If you pay attention to the ads embedded on your monitor as you click your way through cyberspace, you may be one of the trillions of people the Digital Advertising Alliance (DAA) estimates is familiar with this symbol on the right.
It stands for AdChoices, a self-regulatory program the DAA, a leading coalition of advertising groups and firms, implemented after the Federal Trade Commission recommended a set of principles for online behavioral advertising in 2009. When you click on the blue triangle in the corner of an online ad, it will take you to a page that describes why you’re being targeted with certain ads and how you can opt out of being tracked by third-party entities looking to harvest your online habits.
If you don’t opt out, anything you do online–buying shoes, researching medical marijuana dispensaries, bankruptcy hotlines, or looking up symptoms about a weird rash on your inner thighs–is likely being tracked. Your data is accessible to a number of third-party trackers who bundle it with other users and sell it to advertisers and marketers who are then able to tailor ads right back at you. Looking for someone to talk to about suicide? Maybe you’ll be served an ad for depression meds. But that’s not necessarily where it ends. There is a lot third-party trackers do with all the pieces of data that could be connected back to you; in a worst-case, privacy nightmare scenario, your data could be linked to future employment decisions, loan eligibility, or insurance rates.
Because of these implications, advertisers have taken some steps to give consumers choices about how their data is scraped online (hence the symbol above). But no opt-out program, or a Do Not Track policy, exists industry-wide for mobile apps–at least not yet. Earlier this month, the Privacy Rights Clearinghouse (PRC), a consumer watchdog nonprofit, published a report showing just how vulnerable typing your data into mobile apps can be. In a survey of 43 health apps, PRC rated 17 of them as highly risky, and showed that the majority were passing along potentially very sensitive information to third-party trackers.
This week, however, the DAA announced it was taking on the challenge of bringing up mobile apps to its existing desktop standards. The coalition is working to put out an AdChoice mobile app of its own by late next year that would function in a similar way to its desktop counterpart. The group’s guidelines would also forbid third-party trackers and advertisers from using personally identifiable data to inform employment, health care, insurance, or credit marketing.
“There’s also a prohibition in the principles on collection and use of pharmaceutical prescriptions and medical records about a specific individuals for online advertisements without specific consent,” Sarah Hudgins, director of policy at the Interactive Advertising Bureau, said.
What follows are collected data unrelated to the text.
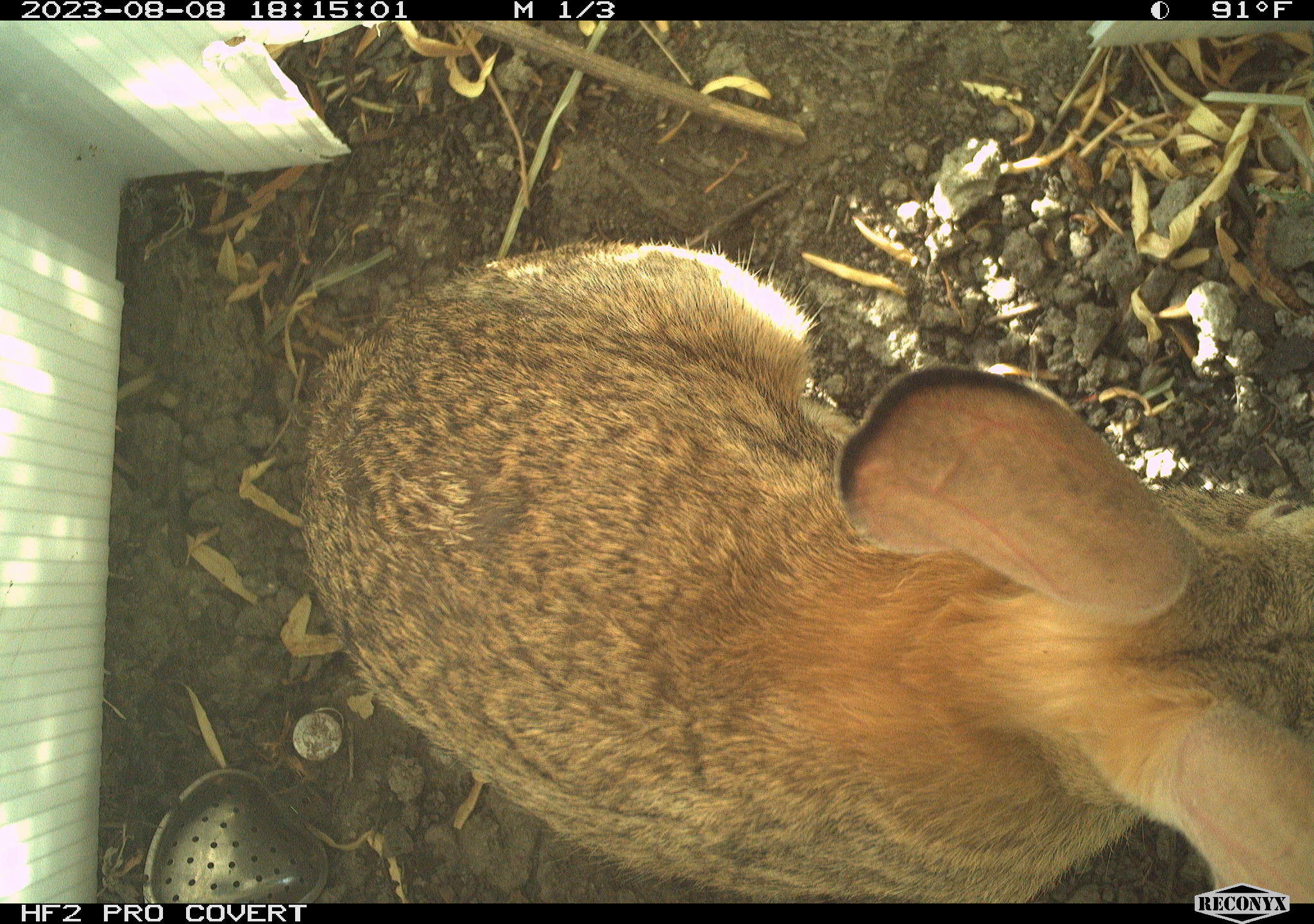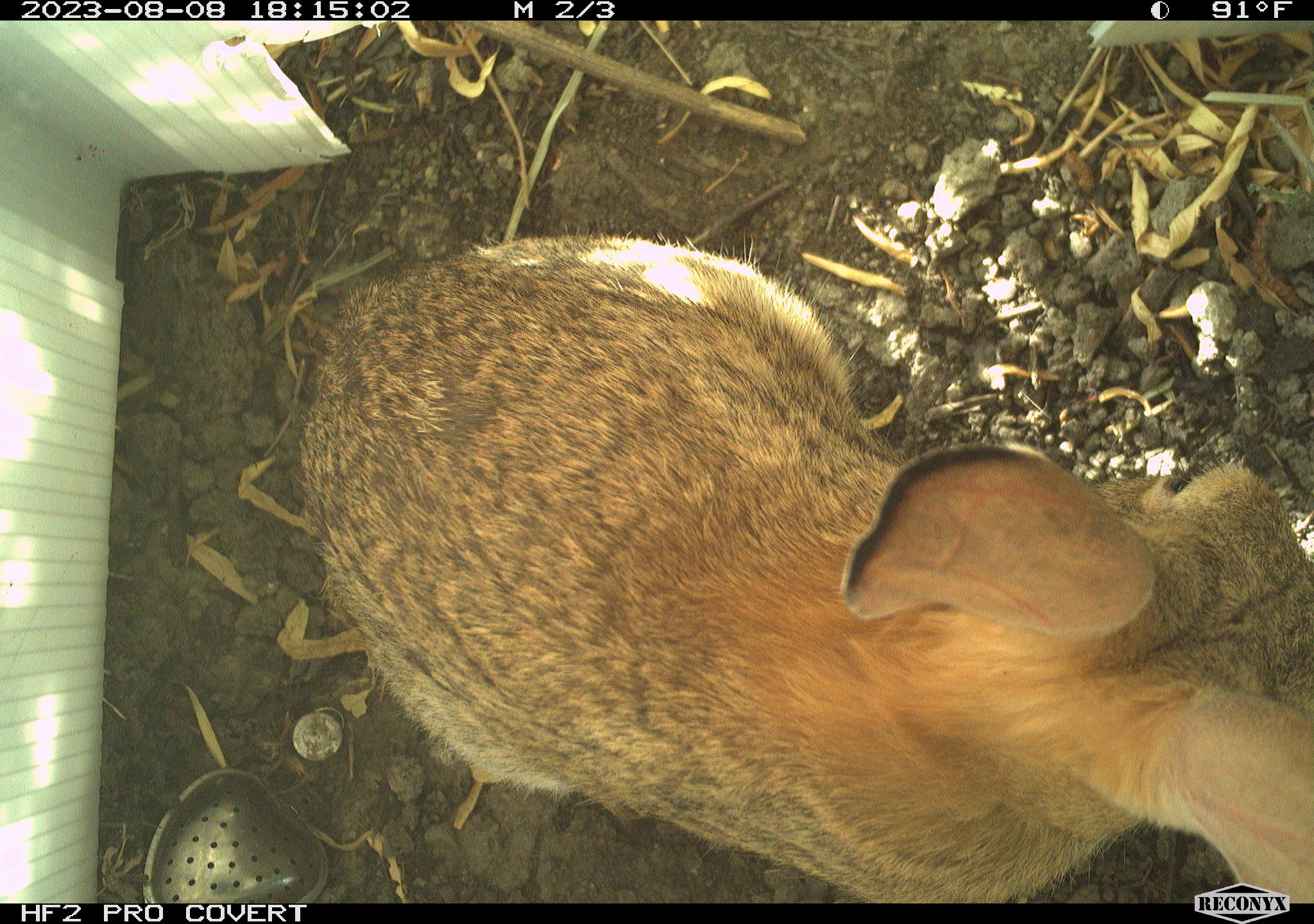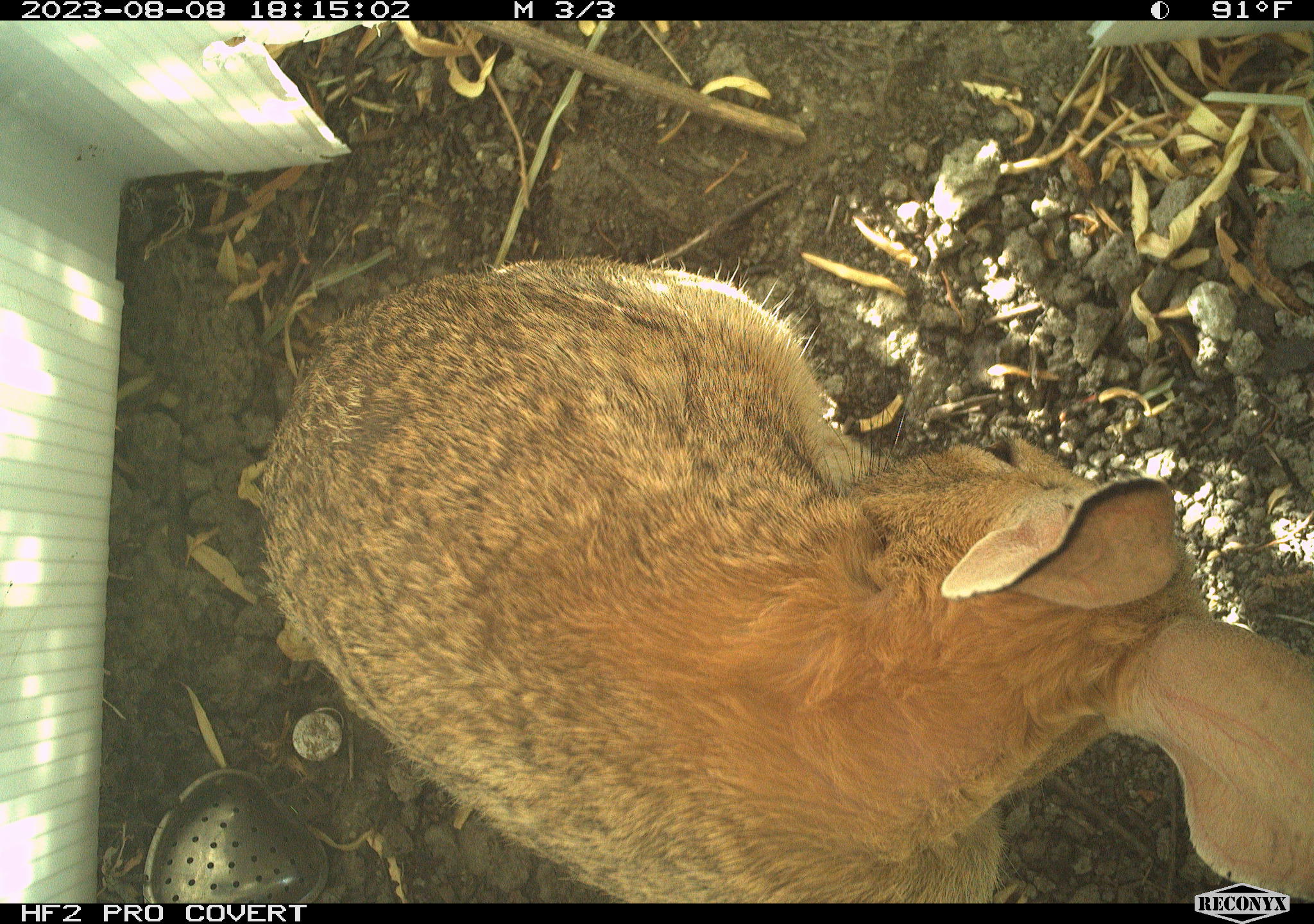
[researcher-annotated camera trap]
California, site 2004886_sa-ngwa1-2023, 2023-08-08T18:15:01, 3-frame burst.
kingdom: Animalia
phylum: Chordata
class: Mammalia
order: Lagomorpha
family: Leporidae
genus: Sylvilagus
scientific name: Sylvilagus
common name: cottontail rabbits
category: sylvilagus species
Sylvilagus species (cottontail rabbits) (Sylvilagus).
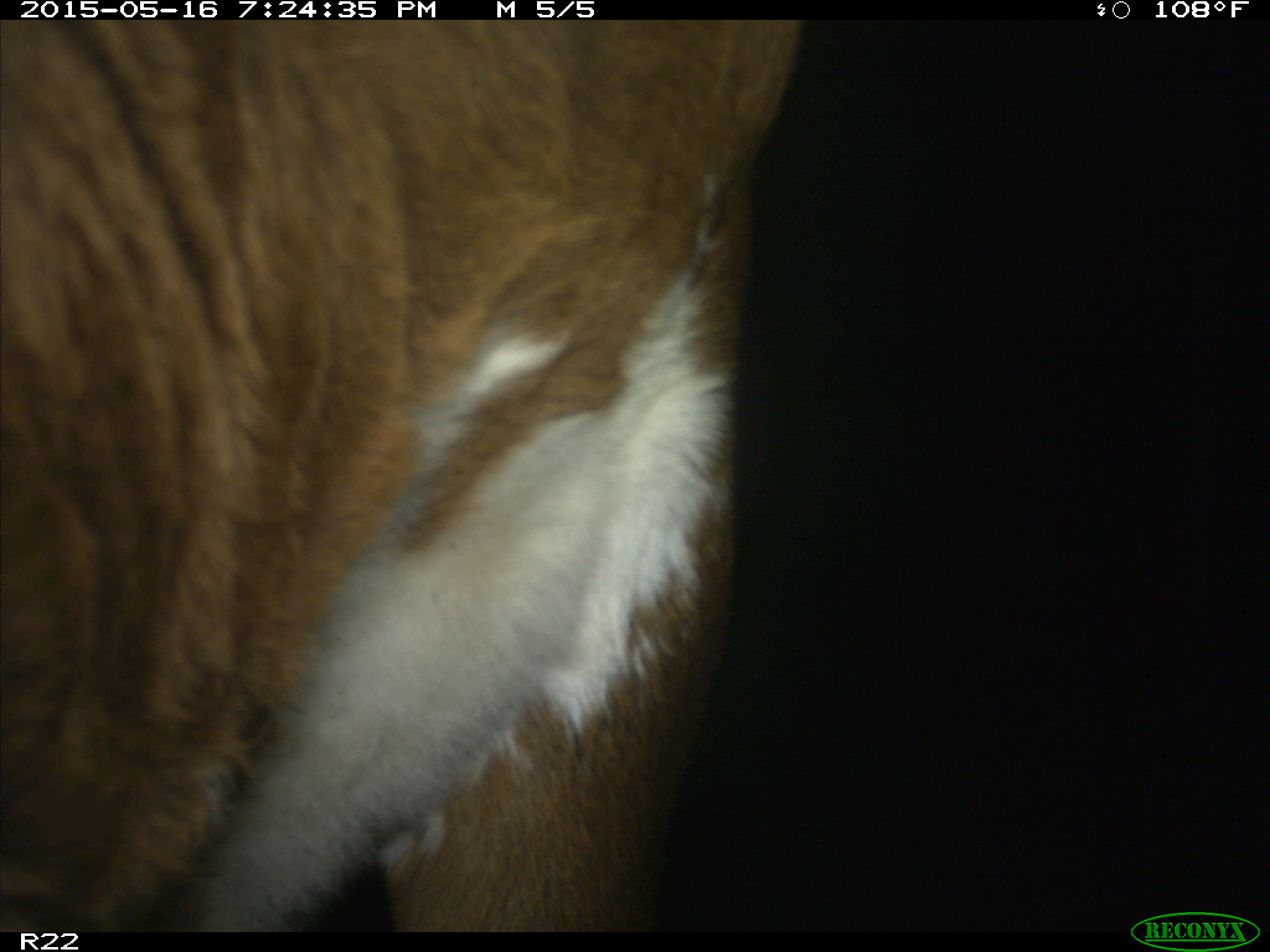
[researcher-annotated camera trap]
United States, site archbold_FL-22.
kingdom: Animalia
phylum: Chordata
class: Mammalia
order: Artiodactyla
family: Bovidae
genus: Bos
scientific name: Bos taurus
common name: domestic cow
Bos taurus (domestic cow).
Stu Ingis, a partner at Venable and counsel to the DAA, further explained that companies operating in this space without adhering to industry standards would face sanctioning from the Better Business Bureau and the Direct Marketing Association.
“The principles apply primarily to cross app data. That’s tracking data collected across unrelated apps,” Ingis said. “So if you’re a third party that’s in the business of collecting data across apps over time, you’d sign up to be part of that interface to exercise choice. We had a lot of companies that immediately signed up [with the AdChoice desktop], but some that didn’t. That followed with enforcement actions.”
Still, some major consumer privacy advocates feel that the DAA’s proposal is essentially meaningless, or “window dressing to allow data collection as usual,” says Jeff Chester, director of the Center for Digital Democracy in Washington D.C. Chester argues that the AdChoice icon is far from effective in engaging consumers in transparency, and that the mobile principles have significant loopholes.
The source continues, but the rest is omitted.